Tengo un enemigo que, por lo mucho que me insulta en los correos electrónicos que me envía, debe ser un tipo inteligente y capaz.

Antes se confesaba cristiano de base, ahora sencillamente se me ha vuelto ateo aunque él prefiere definirse como "racionalista". En su penúltimo 'emilio' asegura, quizás tras haber leído la última entrevista periodística con el admirado filósofo español José Luis Rodríguez Zapatero que no es Dios quien ha creado al hombre sino el hombre el que ha creado a Dios para consolarse de su triste destino, que es la persecución en la nada. Una especie de dios muñeca consoladora para niñas sin amigas a la vista.

Comprendo que la reiteración de un argumento ni le dignifica ni le desacredita, pero lo cierto, el receptor, o sea servidor, tiende a ignorarlo por eso, por manido. Mi enemigo, de profesión librepensador, me recuerda esa trilogía espléndida, la sátira británica 'Sí Ministro'. En uno de sus capítulos, el primer ministro, honorable Jim Hacker, debe elegir a un nuevo obispo. Sus funcionarios le asesoran: "Ahora debe usted elegir a fulanito, para guardar el equilibrio entre los obispos anglicanos que creen en Dios y los que no creen. Ahora toca uno de los que no creen".
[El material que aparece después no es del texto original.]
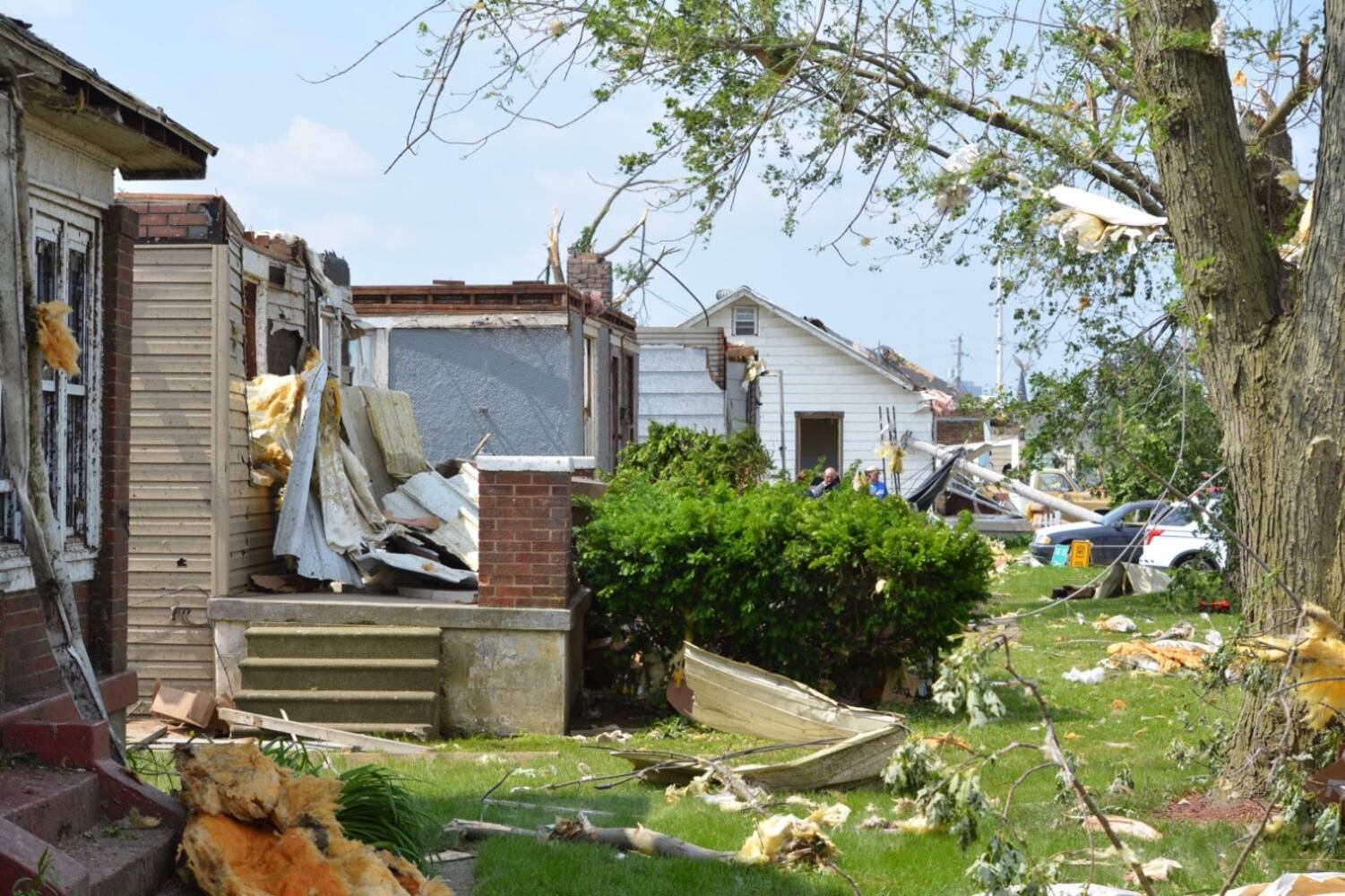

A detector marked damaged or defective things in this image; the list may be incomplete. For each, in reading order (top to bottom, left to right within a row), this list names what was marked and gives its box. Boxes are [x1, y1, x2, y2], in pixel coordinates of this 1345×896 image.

broken roof [0, 13, 213, 177]
broken window [0, 205, 100, 548]
bent utility pole [0, 68, 122, 763]
torn siding [126, 242, 216, 695]
damaged house [114, 193, 360, 702]
damaged house [348, 251, 642, 470]
broken window [738, 306, 760, 337]
damaged house [670, 287, 953, 491]
broken roof [685, 287, 961, 396]
bent utility pole [907, 435, 1104, 523]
Cuando el premier pregunta si un obispo puede ser ateo, se le responde que no, pues dejaría de cobrar sus estipendios. Los que no creen -aseguran sus consultores- se califican a sí mismos como modernistas. Su teología consiste en asegurar que la Biblia no es un historia sino una leyenda -bellísima, eso sí- y en sostener que los relatos allí narrados no son crónicas sino mitos; no son conceptos, sino símbolos. No hay diferencia entre un ateo y un racionalista, o un modernista, si lo prefieren. Diferencia ideológica, claro está. En la práctica sí difieren porque el ateo es mucho más honrado: no pretende, como los clérigos modernistas, medrar en una institución eclesiástica sin compartir sus convicciones. El ateo desprecia la Iglesia de Roma, el modernista pretende conquistarla en su provecho.

Viene todo esto a cuento -además de a cuento de mi enemigo cibernético- al septuagésimo quinto -¡jo!- aniversario de la muerte del gran Chesterton. Decía yo que era Don Gilberto una fuente inagotable de perlas y leyendo su artículo -GKC era, sobre todo, un hacedor de artículos- me encuentro con esta maravilla: el significado de los sueños. Escrito en 1901, cuando contaba 27 años de edad, Chesterton no era entonces el hombre famoso que luego fue ni el literato consagrado. Pero ya apuntaba maneras de subversivo de lo políticamente correcto. Basten algunos párrafos del elogio: "El mayor acto de fe que puede cumplir un hombre es el que ejecutamos todas las noches. Abandonamos nuestra identidad, entregamos nuestra alma y nuestro cuerpo al caos y a la antigua noche. Nos descreamos como si estuviéramos en el fin del mundo; para todos los fines prácticos nos convertimos en muertos, con la esperanza firme y cierta de una resurrección gloriosa".

Nos ponemos el pijama, gesto casi rutinario, y "en ese trance repentino y sorprendente que llamamos dormir, se nos transporta lejos, sin deseo ni voluntad nuestra, y se nos muestran prodigiosos paisajes, incidentes extraordinarios, y fragmentos de historias descifrables a medias… una visión perfectamente extraña de los sueños es imposible, porque los sueños son funciones del alma humana y esta es la única cosa que jamás podemos estudiar acabadamente, porque es al mismo tiempo materia de estudio y estudiante. Podemos analizar a un escarabajo mirando a través de un microscopio pero no podemos analizar a ese escarabajo mirando a través de otro escarabajo".

Este es el problema del racionalista, que pugna por estudiar lo espiritual, o por negarlo, y para ello debe utilizar algo espiritual: su alma. Por eso, el joven Chesterton que todavía no era cristiano ya era creyente: "Si adoptamos la demasiado difundida tesis moderna de que la historia del hombre se inició con la publicación de la teoría de la evolución, podemos tratar esa tendencia como cosa sospechosa".

Sospechemos, antes que de ninguna otra cosa, de nosotros mismos, porque: "incluso en un imperio de ateos, el hombre muerto es siempre sagrado… Un hecho extraño y divertido es que incluso los materialistas, que creen que la muerte, no hacen otra cosa que transformar a un semejante en un desperdicio, sólo empiezan a reverenciar a ese semejante precisamente desde el momento en que se transforma en desperdicio".

Se lo digo yo: la solución contra el guirigay mental contemporáneo es releer al periodista inglés. ¡Más Chesterton, por favor!